-- SELECTED EXTRACT follows --

Patent Publication Number: US-7222559-B2

Title: Screwdriver with torque setting mechanism

Description:
BACKGROUND OF THE INVENTION 
   1. Field of Invention 
   The present invention relates to screwdrivers and more particularly to a screwdriver having a torque setting mechanism such that torque exerted on a handle will not transmit to a shank if the torque exceeds a set value so as to prevent a screw from being over-driven by the shank. 
   2. Related Art 
   Screwdrivers are well known. It is typical that tightness of a driven screw is determined based on experience of a person working on it. It is understood that in one case the screw may be damaged if force (i.e., torque) exerted thereon exceeds a set value thereof. Thus, it is highly desirable to provide a screwdriver with a torque setting mechanism. However, how to design a torque setting mechanism in a limited internal space of a screwdriver while operation convenience and other advantageous features are still provided is a task to be accomplished. Thus, continuing improvements in the exploitation of such screwdriver are constantly being sought.

-- SELECTED EXTRACT concluded --
-- DATASET CONTENT follows --

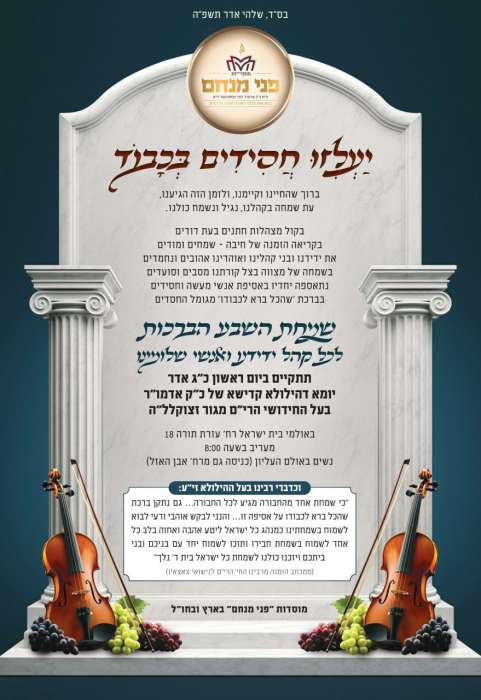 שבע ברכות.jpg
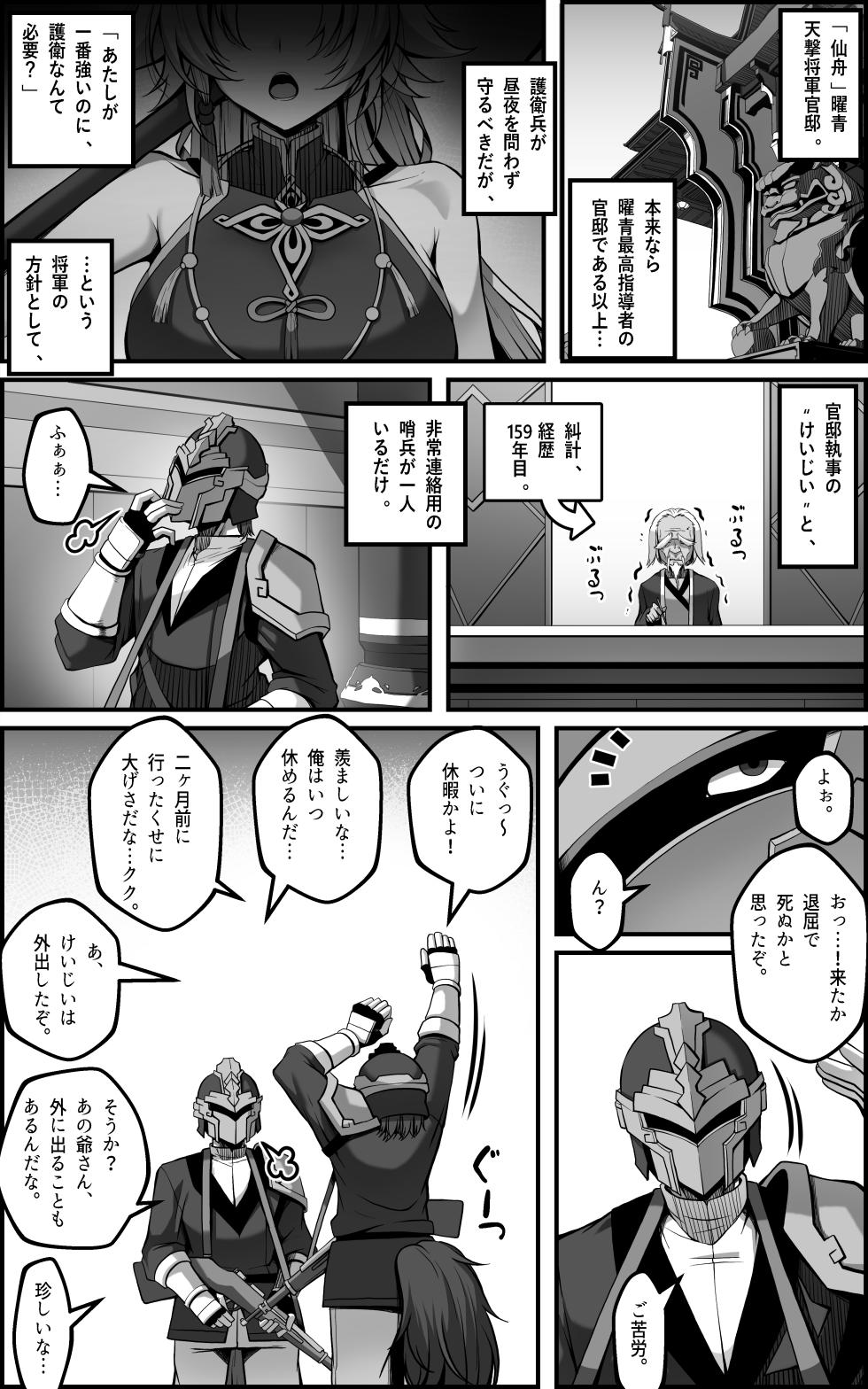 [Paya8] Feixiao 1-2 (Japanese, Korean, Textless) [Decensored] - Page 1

-- DATASET CONTENT concluded --

- **TASK TO COMPLETE**:
Decide whether each statement agrees with the screwdriver patent text, and support each yes or no with the deciding words quoted from it. (a) The mechanism keeps torque from reaching the shank once that torque exceeds a set value. (b) Screw tightness is typically checked with a measuring gauge. (c) Fitting such a mechanism into the screwdriver's limited internal space remains an open problem. The listing plays no part in this exercise.

- **RESPONSE TO THE TASK**:
(a) Yes: "torque exerted on a handle will not transmit to a shank if the torque exceeds a set value"
(b) No: "It is typical that tightness of a driven screw is determined based on experience of a person working on it."
(c) Yes: "how to design a torque setting mechanism in a limited internal space of a screwdriver while operation convenience and other advantageous features are still provided is a task to be accomplished"